_Job A_
Name each function defined in the notebook.
_Job B_
Rewrite the notebook from "for entity_class in" up to and including "classes.append(candicate_class)", replacing "entity_class" with "row" throughout.
*** Reading passage
In [1]:
import os
import json
from tqdm import tqdm
from tensorflow import keras
from IPython.display import clear_output
from collections import Counter
import time
import itertools

import matplotlib.pyplot as plt
import numpy as np


from pathlib import Path

In [2]:
from rdflib import Graph
from SPARQLWrapper import SPARQLWrapper, JSON, N3
from pprint import pprint
import requests
import xml.etree.ElementTree as ET

In [3]:
# Load the dictionary with the lookup results for each cell value in the tabular data
def load_json(data_json):
    with open(data_json) as json_file:
        return json.load(json_file)
    
def dbo_sparql_results(query_string):
    
    classes = list([])
    dbo_prefix = 'http://dbpedia.org/ontology/'
    
    
    sparql = SPARQLWrapper('https://dbpedia.org/sparql')
    sparql.setQuery(query_string)
    
    try:
        sparql.setReturnFormat(JSON)
        qres = sparql.query().convert()
        for entity_class in qres['results']['bindings']:
            if dbo_prefix in entity_class[list(qres['results']['bindings'][0].keys())[0]]['value']:
                candicate_class = entity_class[list(qres['results']['bindings'][0].keys())[0]]['value'].split(dbo_prefix)[1]
                classes.append(candicate_class)
    except:
        pass
    
    return classes

def get_dbo_subclass(superClass):
    
    query_string = f'''
    SELECT distinct ?subClass 
    WHERE {{ ?subClass rdfs:subClassOf dbo:{superClass}. }}
    '''
    return dbo_sparql_results(query_string)


def get_dbo_superclass(subclass):
    
    query_string = f'''
    SELECT distinct ?superClass 
    WHERE {{ dbo:{subclass} rdfs:subClassOf ?superClass . }}
    '''
    
    return dbo_sparql_results(query_string)


def get_dbo_superclasses(subclass):
    classes = list([])
    
    try:
        parent = get_dbo_superclass(subclass)
    except:
        return []
    
    while len(parent) > 0:
        classes.append(parent[0])
        parent = get_dbo_superclass(parent[0])
    return classes

Load two dictionaries from a previous run:
* the cell_values dictionary that has an instance of each cell value and the candidate entities (and their types) in descending rank of retrieval from the API
* the predicted classes for each file / column that is a target from the CTA task

We use the best version of the CTA which was the TFIDF approach

In [4]:
output_folder = "output\\"
# cnn_model_directory = os.getcwd()+'\\output\\cnn_models'


cell_values = load_json(output_folder+'cell_values.json')
predicted_classes = load_json(output_folder+'predicted_classes.json')

The we perform the CTA task with the following paramenters:
* threshold is the number of predicted classes we are willin to consider for the candidate entity to be in. For instance 1 means we only consider entities in the top1 predicted types for each column from the CTA task. A threshold of 2 means we are a bit more flexible and allow entities in the top 2 predicted classes, etc.
******
*** Data shown
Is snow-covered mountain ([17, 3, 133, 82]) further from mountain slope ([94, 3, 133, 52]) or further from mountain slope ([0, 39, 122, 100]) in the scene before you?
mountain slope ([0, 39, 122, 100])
******
_Problem solution A_
load_json, dbo_sparql_results, get_dbo_subclass, get_dbo_superclass, get_dbo_superclasses

_Problem solution B_
for row in qres['results']['bindings']:
            if dbo_prefix in row[list(qres['results']['bindings'][0].keys())[0]]['value']:
                candicate_class = row[list(qres['results']['bindings'][0].keys())[0]]['value'].split(dbo_prefix)[1]
                classes.append(candicate_class)